FREE WHITEWATER

Accreditation in Context

There is a liturgical tradition in which parishioners reflect on what they have done and what they have left undone.  A secular equivalent for Whitewater would ask a policymaker to consider not merely what has been done so many times before, but what might – and should have been – done, years ago and now.

So it is with police accreditation: that Whitewater sought this certification for many years is hardly to the city’s credit.  Indeed, one would expect that the city’s officials have the ability to manage these matters on their own with no announcements or awards for doing so.  See Accreditation: What Would Anyone Have Done Differently?
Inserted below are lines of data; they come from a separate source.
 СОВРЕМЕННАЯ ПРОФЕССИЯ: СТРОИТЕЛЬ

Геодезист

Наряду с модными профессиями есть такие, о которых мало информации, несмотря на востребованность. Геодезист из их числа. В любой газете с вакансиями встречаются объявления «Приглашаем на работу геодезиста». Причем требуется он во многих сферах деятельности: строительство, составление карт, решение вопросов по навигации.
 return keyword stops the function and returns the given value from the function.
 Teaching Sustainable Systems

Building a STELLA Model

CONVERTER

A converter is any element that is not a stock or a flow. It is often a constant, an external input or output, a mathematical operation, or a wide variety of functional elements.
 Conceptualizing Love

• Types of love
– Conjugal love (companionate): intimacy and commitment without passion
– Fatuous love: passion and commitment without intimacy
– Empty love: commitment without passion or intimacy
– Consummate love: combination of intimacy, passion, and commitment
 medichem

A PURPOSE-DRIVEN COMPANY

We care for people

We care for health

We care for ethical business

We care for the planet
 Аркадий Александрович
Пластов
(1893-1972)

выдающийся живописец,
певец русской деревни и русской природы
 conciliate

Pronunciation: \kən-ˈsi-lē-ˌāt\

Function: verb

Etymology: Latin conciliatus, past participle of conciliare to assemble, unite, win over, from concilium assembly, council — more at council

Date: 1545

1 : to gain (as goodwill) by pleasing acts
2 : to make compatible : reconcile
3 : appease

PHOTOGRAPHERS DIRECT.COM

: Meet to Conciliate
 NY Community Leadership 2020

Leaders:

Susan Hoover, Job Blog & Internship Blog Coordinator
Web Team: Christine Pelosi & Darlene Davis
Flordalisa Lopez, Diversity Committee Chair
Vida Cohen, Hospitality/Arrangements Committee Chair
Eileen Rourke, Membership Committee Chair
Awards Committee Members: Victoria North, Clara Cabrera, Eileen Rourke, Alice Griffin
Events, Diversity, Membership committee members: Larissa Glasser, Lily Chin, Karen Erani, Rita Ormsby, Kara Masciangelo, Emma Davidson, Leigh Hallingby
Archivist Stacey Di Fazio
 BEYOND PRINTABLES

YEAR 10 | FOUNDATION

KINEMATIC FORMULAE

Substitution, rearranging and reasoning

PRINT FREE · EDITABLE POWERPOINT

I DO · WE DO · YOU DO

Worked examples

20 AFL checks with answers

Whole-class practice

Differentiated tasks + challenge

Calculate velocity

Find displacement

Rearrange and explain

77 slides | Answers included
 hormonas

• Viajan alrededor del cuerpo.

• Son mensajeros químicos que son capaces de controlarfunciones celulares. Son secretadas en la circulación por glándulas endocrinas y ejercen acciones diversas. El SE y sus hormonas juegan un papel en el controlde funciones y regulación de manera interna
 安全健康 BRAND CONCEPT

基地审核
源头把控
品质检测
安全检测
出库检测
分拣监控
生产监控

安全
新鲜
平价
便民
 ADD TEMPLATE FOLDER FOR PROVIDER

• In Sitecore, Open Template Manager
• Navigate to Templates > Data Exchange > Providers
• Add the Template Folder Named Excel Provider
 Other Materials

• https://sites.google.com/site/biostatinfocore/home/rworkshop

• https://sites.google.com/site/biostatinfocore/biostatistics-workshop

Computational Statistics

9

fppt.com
Following the preferences of Whitewater’s former chiefs isn’t a virtue – it’s closer to a resplendent error.  Longstanding practices of this kind will never substitute for genuine town-gown respect, or equality of treatment for all people within the city.

An out-of-town insurance agent‘s reassurances, specifically, amount to laughable hubris: an insurance company’s concerns about claims are neither a dispositive legal determination of liability nor a representation of residents’ experiences (as the insurance agent is not a resident).

Doubtless, there are some residents who will take comfort in accreditation.

And yet, and yet —  the indication of Whitewater’s better condition will not come when other cities look at her accreditation checklist – it will come when other cities look to her work in town-gown relations or relations among demographic groups.

What’s been done matters less than what’s been left undone.